Fire marshals probing apartment blaze

December 02, 2003|by BRIAN SHAPPELL

Fire marshals continued to investigate a Sunday apartment fire in which a Hagerstown woman was severely burned less than a month after her mother was bludgeoned to death in her Smithsburg-area home.

Meanwhile, a Hagerstown Police Department detective from the Criminal Investigations Division was added to the case, although Lt. Rick Johnson said authorities did not believe foul play was involved in the blaze.

Brenda L. Hitt, of 39 E. North Ave., was listed in critical condition Monday evening at Washington Hospital Center, a hospital spokeswoman said.


Hitt, daughter of Shirley P. Finfrock, suffered severe burns Sunday morning when fire engulfed the front room, being used as a bedroom, of her first-floor apartment, Hagerstown Fire Marshal Tom Brown said.

Brown said other apartments in the building sustained smoke and heat damage but had no fire damage. He said investigators had not determined the cause of the blaze and set no timetable for the release of such information.

"We're still talking to the family, neighbors and people in the area of the building," Brown said Monday. "As soon as we're able to process the evidence and make a determination, we'll do so."

Johnson said the police department assigned Detective Tammy Jurado to the investigation as a result of discussions Monday with Brown.
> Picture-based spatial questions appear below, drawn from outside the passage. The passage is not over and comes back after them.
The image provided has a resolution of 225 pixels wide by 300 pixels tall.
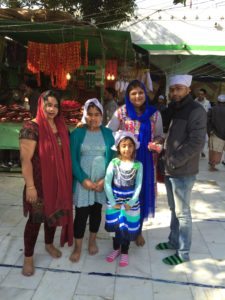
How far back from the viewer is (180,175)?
290 centimetres

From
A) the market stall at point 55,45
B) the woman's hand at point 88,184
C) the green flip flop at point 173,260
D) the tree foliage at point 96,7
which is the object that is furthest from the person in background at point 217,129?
the tree foliage at point 96,7

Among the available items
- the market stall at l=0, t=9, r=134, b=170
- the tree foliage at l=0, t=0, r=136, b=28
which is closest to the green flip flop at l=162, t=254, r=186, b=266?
the market stall at l=0, t=9, r=134, b=170

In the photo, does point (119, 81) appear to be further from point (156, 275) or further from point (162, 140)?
point (156, 275)

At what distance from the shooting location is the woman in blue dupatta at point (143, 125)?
3.03 meters


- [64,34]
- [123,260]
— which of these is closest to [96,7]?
[64,34]

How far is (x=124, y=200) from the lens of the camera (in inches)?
116

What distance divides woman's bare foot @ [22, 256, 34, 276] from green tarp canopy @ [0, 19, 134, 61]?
12.5 feet

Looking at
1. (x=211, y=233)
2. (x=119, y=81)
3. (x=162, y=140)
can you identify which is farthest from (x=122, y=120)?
(x=119, y=81)

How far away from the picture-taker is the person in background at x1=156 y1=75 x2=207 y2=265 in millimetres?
2736

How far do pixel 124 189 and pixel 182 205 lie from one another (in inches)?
21.7

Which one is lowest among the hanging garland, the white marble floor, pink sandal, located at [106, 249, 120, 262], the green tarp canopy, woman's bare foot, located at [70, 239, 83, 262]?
the white marble floor

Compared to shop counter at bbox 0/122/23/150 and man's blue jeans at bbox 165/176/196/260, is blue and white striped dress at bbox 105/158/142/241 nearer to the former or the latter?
man's blue jeans at bbox 165/176/196/260

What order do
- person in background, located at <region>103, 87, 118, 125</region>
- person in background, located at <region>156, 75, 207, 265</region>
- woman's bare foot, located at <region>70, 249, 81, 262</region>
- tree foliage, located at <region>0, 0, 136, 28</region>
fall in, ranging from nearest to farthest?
person in background, located at <region>156, 75, 207, 265</region>
woman's bare foot, located at <region>70, 249, 81, 262</region>
person in background, located at <region>103, 87, 118, 125</region>
tree foliage, located at <region>0, 0, 136, 28</region>

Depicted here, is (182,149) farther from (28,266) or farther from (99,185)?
(28,266)
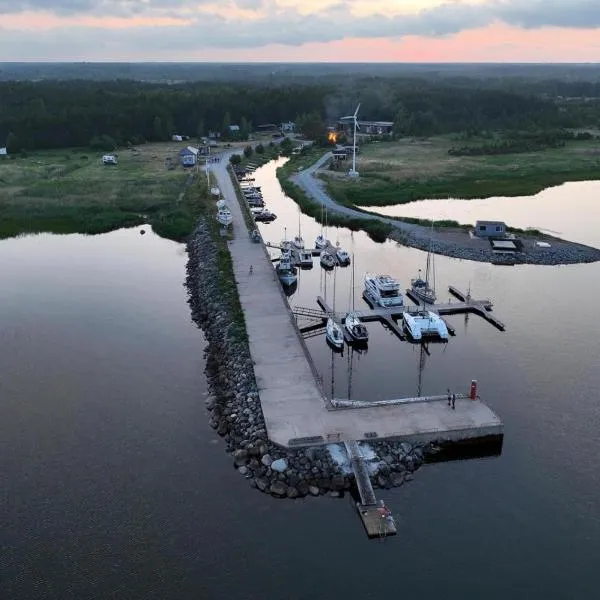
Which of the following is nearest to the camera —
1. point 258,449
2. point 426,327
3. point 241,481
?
point 241,481

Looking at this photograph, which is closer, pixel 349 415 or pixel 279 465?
pixel 279 465

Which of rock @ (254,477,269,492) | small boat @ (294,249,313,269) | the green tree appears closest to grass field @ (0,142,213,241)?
the green tree

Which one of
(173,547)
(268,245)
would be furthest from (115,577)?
(268,245)

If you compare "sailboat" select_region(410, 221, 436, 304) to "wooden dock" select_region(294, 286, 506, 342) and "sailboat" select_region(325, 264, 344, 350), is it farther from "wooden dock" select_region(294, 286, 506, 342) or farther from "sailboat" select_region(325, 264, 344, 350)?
"sailboat" select_region(325, 264, 344, 350)

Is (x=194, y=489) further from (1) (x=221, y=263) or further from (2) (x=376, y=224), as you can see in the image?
(2) (x=376, y=224)

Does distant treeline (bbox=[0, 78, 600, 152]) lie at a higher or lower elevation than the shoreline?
higher

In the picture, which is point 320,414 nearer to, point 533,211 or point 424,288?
point 424,288

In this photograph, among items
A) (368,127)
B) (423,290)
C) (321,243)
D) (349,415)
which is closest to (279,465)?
(349,415)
Both Johnson and Brown said they had no reason to believe foul play was involved.

"It's probably better to err on the side of caution and cover all the bases," Johnson said. "There's been nothing indicating to us there is foul play involved."

Johnson also said authorities had not been led to believe the fire was related to the Finfrock homicide.
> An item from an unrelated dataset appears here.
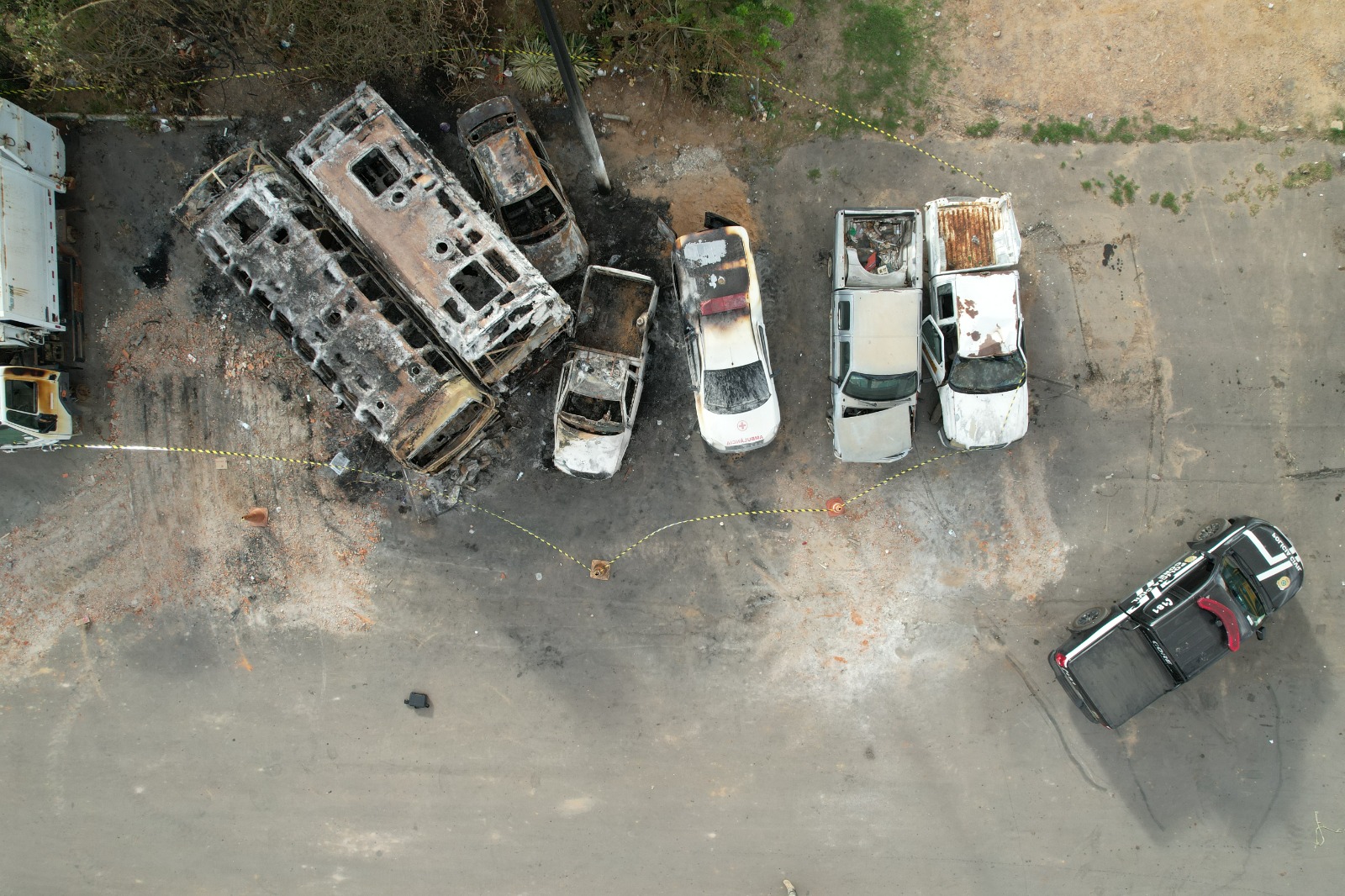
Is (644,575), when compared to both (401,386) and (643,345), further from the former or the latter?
(401,386)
Finfrock was found bludgeoned to death in her 22128 Holiday Drive home on Nov. 12. The Washington County Sheriff's Department, which is investigating the homicide, has made no arrests in connection with her death.
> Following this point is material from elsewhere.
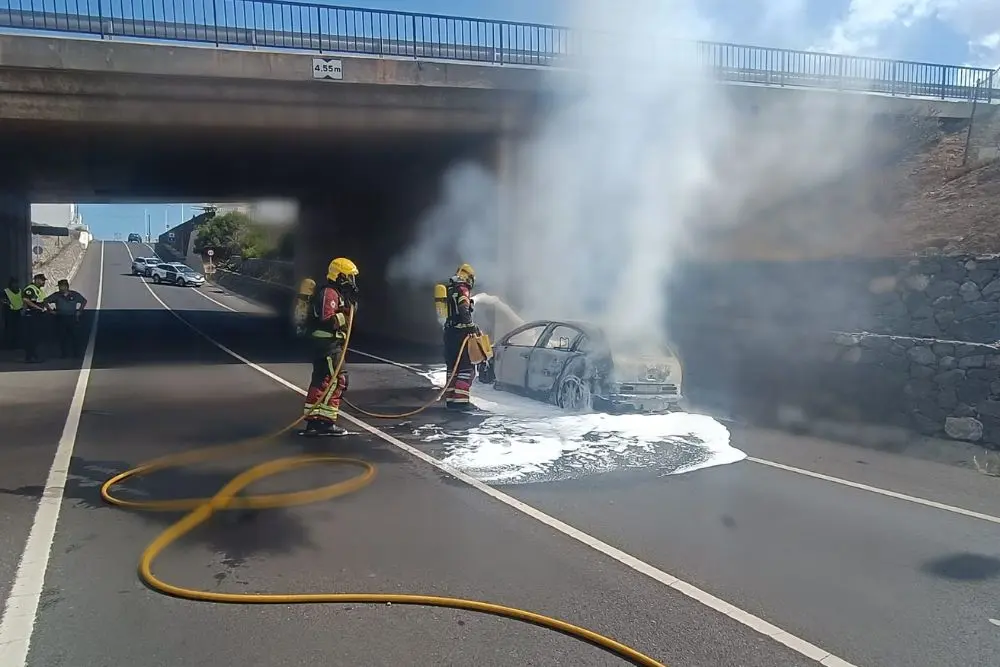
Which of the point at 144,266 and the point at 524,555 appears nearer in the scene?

East North Avenue resident Roy Miller said Finfrock's death had a noticeably traumatic effect of Hitt, as did an injury to one of her two sons. Miller said Hitt told him her son sustained third-degree burns in a work accident on the same day her mother's body was found.

"The death of her mom really took a toll on her," Miller said. "We talked to her a couple days after, and she seemed like she was in pretty good spirits."

"Lately, it seemed like she didn't want to talk to anybody," he added.

Miller said he was used to speaking with Hitt, whom he described as sweet, thoughtful and dedicated to the students with whom she worked, about 10 to 15 times a week. Miller said he had not seen or heard from her for at least three days before the fire, though her minivan did not appear to have moved.

Hitt was not the only person injured in Sunday's fire. Miller said his wife, Barbara Miller, was treated at Washington County Hospital for smoke inhalation and released. He said the hands of their neighbor, David Moyer, were burned, and he also was treated and released.

Miller said Moyer pulled a screaming Hitt from her burning apartment at approximately 10:15 a.m. Miller said his phone recorded the first three minutes of the ordeal. Moyer called Miller before dropping his phone near the door of Hitt's apartment, Miller said.

Miller said listening to the recording and speaking with Hitt before the ambulance took her away was painful.

"I can't sleep - that's how much chills it brings," Miller said. "I've never seen anything like that."

The Millers' dogs - Drake, 3, and Pebbles, 5 - died when their residence filled with smoke during the blaze, he said.

"Those were the closest things to kids that we had," Miller said. "Everything can be replaced but our dogs."

Barbara Miller said she was able to go into the apartment Monday, only to find the couple had lost nearly everything.

"Our apartment was totally gone," she said. "There's soot and smoke damage everywhere; things were melted; there were holes in the floor."